• **SOURCE TEXT**
Feeds:
Posts
Comments

Posts Tagged ‘Dairinji’

Above: An ukiyo-e woodblock print diptych by Utagawa Kuniyoshi, depicting Danjûrô VIII as Mitsugi on the right, and Arashi Rikan III and Iwai Kumesaburô III as Kisuke and Okon, respectively, on the left. From an 1852/4 performance at the Kawarazaki-za. Image from the Kuniyoshi Project website. Thanks to William Pearl, of the Kuniyoshi Project, for granting non-commercial permissions.

It’s always interesting, fun, and intriguing to discover the real stories behind kabuki plays, and more to the point, to discover the real historical sites related to them. As I have mentioned before, I am taking part this term in classes in kabuki voice & movement, in preparation for a performance in the spring, here in Hawaii, of “Ise Ondo Koi no Netaba,” or, as our professor has titled it in English, “The Vengeful Sword.”

Right: An old postcard photo of the Aburaya when it still stood, and a more current photo of the stele that marks the site today. Click on the pictures for more photos, and interesting blog posts (in Japanese) about the neighborhood.

The play takes place largely in a teahouse (read: brothel) called the Aburaya, in the town of Furuichi, near Ise, which, surprise surprise, genuinely existed. I have never been to that part of Japan, but my Google-fu reveals that if you go to Furuichi (now part of the city of Ise) today, you will find a stone marker for the former site of the Aburaya. So, it’s not just that Furuichi indeed had an active red-light district (third most famous, apparently, after the Yoshiwara in Edo, and the Shimabara in Kyoto), but that the specific name of the teahouse in the play corresponds to one by that name which genuinely existed.

• **AIM 1**
According to the blog post, which two red-light districts were more famous than the one in Furuichi?
• **AIM 2**
From the blog post, extract the passage between "The play takes" and "which genuinely existed.", inclusive.
• **AIM 3**
Name every kabuki actor that the blog post says appears in the woodblock print.

• **ENTRIES PROVIDED**

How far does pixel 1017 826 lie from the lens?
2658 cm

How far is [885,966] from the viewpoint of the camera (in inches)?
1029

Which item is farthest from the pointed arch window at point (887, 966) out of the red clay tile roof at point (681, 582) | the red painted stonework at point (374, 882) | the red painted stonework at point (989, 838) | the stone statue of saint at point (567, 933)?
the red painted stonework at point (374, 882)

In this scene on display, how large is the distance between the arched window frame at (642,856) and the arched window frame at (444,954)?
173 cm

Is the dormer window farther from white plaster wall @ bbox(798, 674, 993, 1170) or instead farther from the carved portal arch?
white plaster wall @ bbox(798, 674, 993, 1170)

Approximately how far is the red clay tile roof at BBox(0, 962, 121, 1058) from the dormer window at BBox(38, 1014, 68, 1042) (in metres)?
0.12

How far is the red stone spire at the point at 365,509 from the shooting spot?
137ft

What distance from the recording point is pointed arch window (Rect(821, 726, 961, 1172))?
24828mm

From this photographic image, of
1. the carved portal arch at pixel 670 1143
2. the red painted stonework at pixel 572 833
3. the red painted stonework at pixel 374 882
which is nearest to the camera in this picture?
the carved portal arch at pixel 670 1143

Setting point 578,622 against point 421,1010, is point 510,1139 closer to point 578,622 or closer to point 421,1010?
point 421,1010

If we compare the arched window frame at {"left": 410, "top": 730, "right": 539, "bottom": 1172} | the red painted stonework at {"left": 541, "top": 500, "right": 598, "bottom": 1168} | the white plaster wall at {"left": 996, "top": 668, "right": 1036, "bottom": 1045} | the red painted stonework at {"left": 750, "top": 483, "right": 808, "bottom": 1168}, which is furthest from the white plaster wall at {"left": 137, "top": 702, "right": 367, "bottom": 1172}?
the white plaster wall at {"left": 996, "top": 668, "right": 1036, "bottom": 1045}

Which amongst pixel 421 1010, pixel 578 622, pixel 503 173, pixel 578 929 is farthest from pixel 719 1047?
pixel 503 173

• **WRITTEN RESPONSE 1**
The Yoshiwara in Edo and the Shimabara in Kyoto.

• **WRITTEN RESPONSE 2**
The play takes place largely in a teahouse (read: brothel) called the Aburaya, in the town of Furuichi, near Ise, which, surprise surprise, genuinely existed. I have never been to that part of Japan, but my Google-fu reveals that if you go to Furuichi (now part of the city of Ise) today, you will find a stone marker for the former site of the Aburaya. So, it’s not just that Furuichi indeed had an active red-light district (third most famous, apparently, after the Yoshiwara in Edo, and the Shimabara in Kyoto), but that the specific name of the teahouse in the play corresponds to one by that name which genuinely existed.

• **WRITTEN RESPONSE 3**
Danjûrô VIII, Arashi Rikan III, Iwai Kumesaburô III